__STUDY MATERIAL__

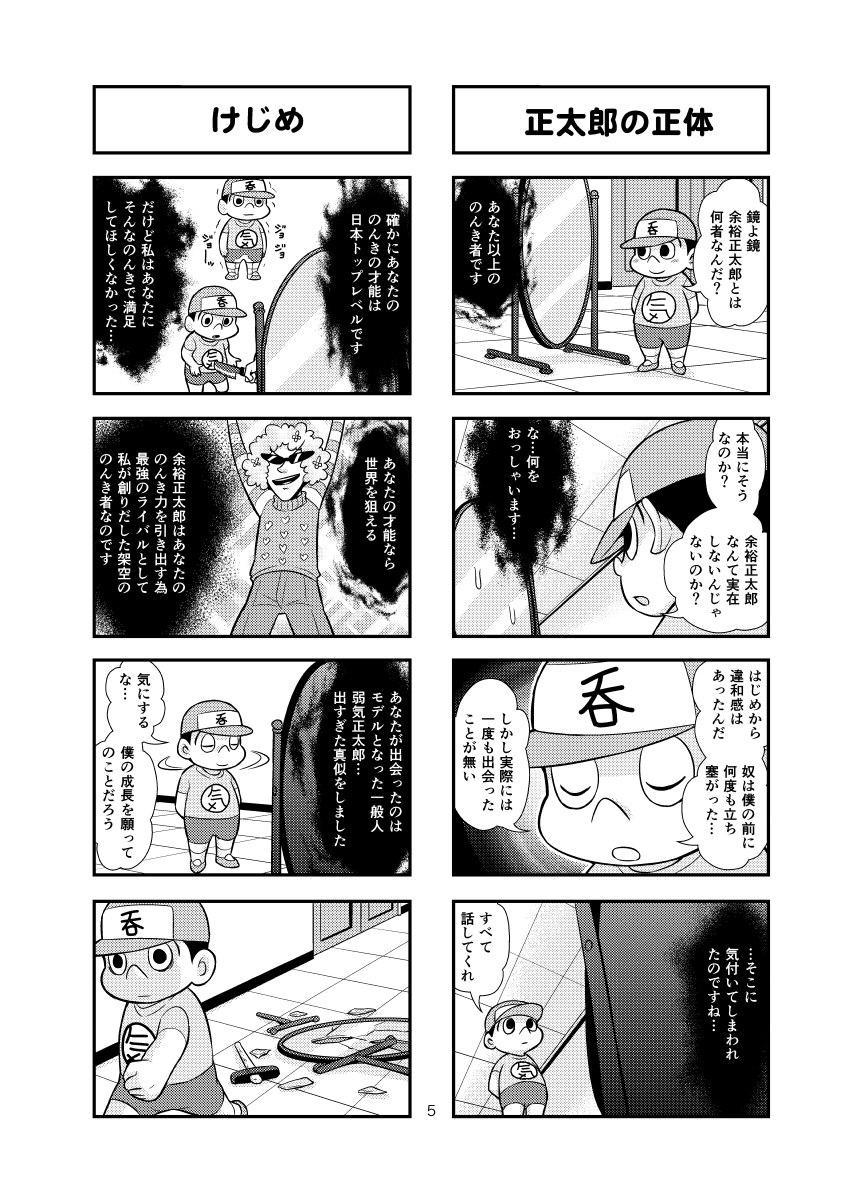 Nonki BOY Ch. 1-48 20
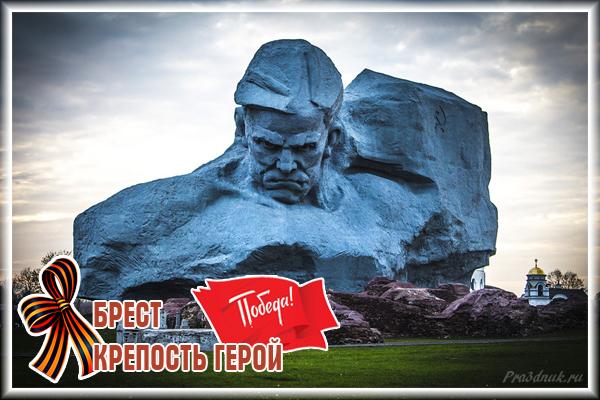 Открытка Брест крепость герой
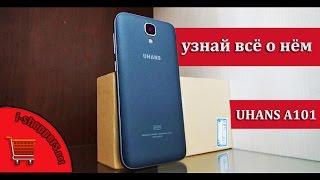 Обзор UHANS A101 - узнай всё о смартфоне с ценой 50$ с копейкой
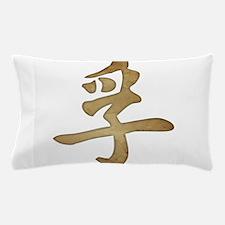 Kanji - Truth Pillow Case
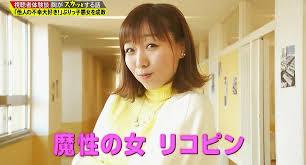 SKE48須田亜香里、48グループのスキャンダル処分に苦言 秋元康に反論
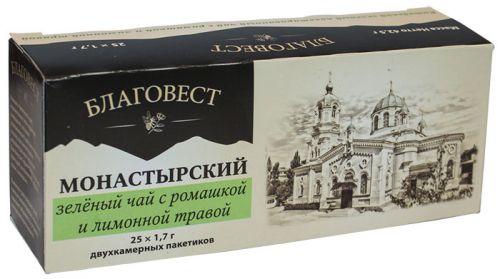 Монастырский зеленый чай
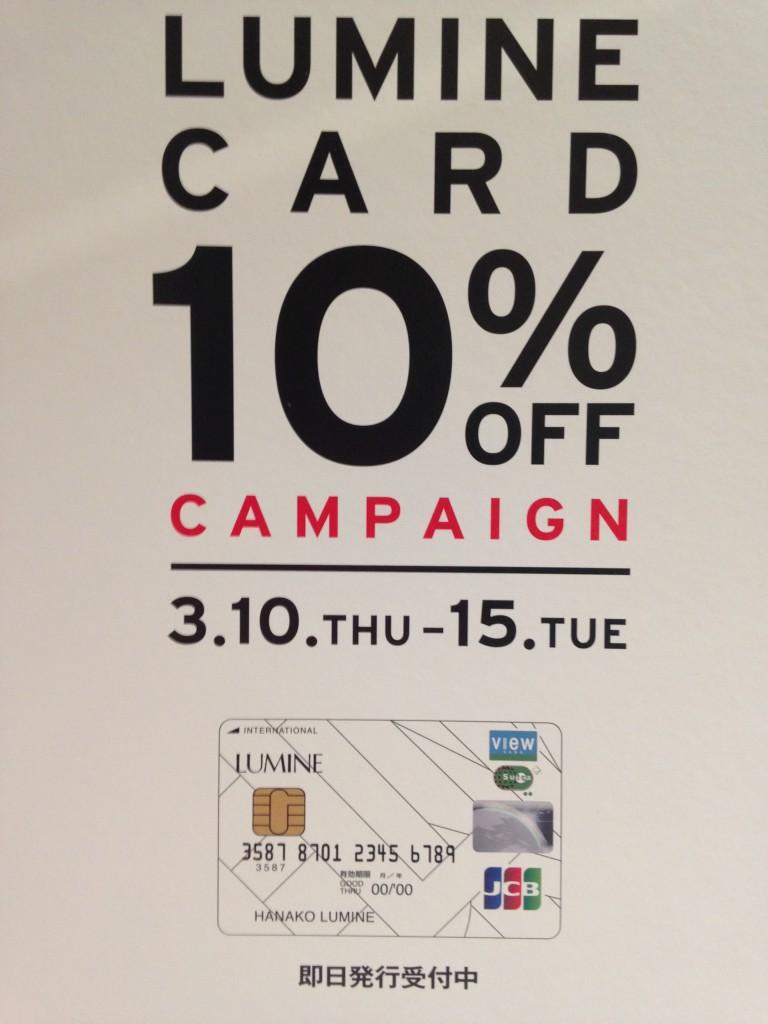 94037840f34ee まだルミネカードお持ちでない方も、即日発行でき、 すぐ買い物やお食事を楽しめます! またいつでも5%OFFでご利用できるので、お大変お得なクレジット カードで ...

__REQUIREMENT__
Restate the preceding entries in full, word for word, with the pictures removed.

__ANSWER SECTION__
 Nonki BOY Ch. 1-48 20
 Открытка Брест крепость герой
 Обзор UHANS A101 - узнай всё о смартфоне с ценой 50$ с копейкой
 Kanji - Truth Pillow Case
 SKE48須田亜香里、48グループのスキャンダル処分に苦言 秋元康に反論
 Монастырский зеленый чай
 94037840f34ee まだルミネカードお持ちでない方も、即日発行でき、 すぐ買い物やお食事を楽しめます! またいつでも5%OFFでご利用できるので、お大変お得なクレジット カードで ...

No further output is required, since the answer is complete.